Made customer experience a growth lever

Oliver made customer experience a growth lever, working systematically through reviews, feedback, direct customer conversations, feature improvements and operational fixes. Experience stopped being a service cost and became a driver of growth.

Embedded an operating rhythm with OKRs

In his first quarter he introduced OKRs across the business, connecting company goals to department and individual priorities. That operating rhythm stayed in place for the rest of his tenure.

The Results

$5m → $40m
ARR during tenure (8×)
25–30 → 50+
NPS improvement
70% existing
revenue mix, reversed from new

The business grew from about $5m ARR to about $40m ARR during Oliver’s tenure. NPS rose from around 25-30 to above 50, tracked globally and reviewed by region.

The revenue mix changed just as much. At the start, about 70% of revenue came from new customers and 30% from existing. By the time Oliver left, that had flipped: around 70% existing, 30% new. The business also grew from Dubai-first into a GCC operation spanning Abu Dhabi, Sharjah, Saudi Arabia, Qatar and Bahrain.

$5m to $40m ARR in four years, with the revenue mix flipped from 70% new customers to 70% existing.

Why it mattered

Oliver turned a fast-growing startup into a more scalable regional operator, combining commercial structure, operating discipline, customer experience and retention.
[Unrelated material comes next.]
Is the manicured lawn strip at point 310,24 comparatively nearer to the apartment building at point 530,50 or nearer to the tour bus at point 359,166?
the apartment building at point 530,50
The jump from $5m to $40m ARR matters, but the deeper story is the quality of that growth. eZhire grew less dependent on buying new customers and more able to grow through repeat use, trust and regional expansion.

The takeaway

From acquisition-led growth to retention-led, customer-experience-led growth: building the structure, incentives and operating rhythm to scale a Dubai-first startup into a regional GCC business.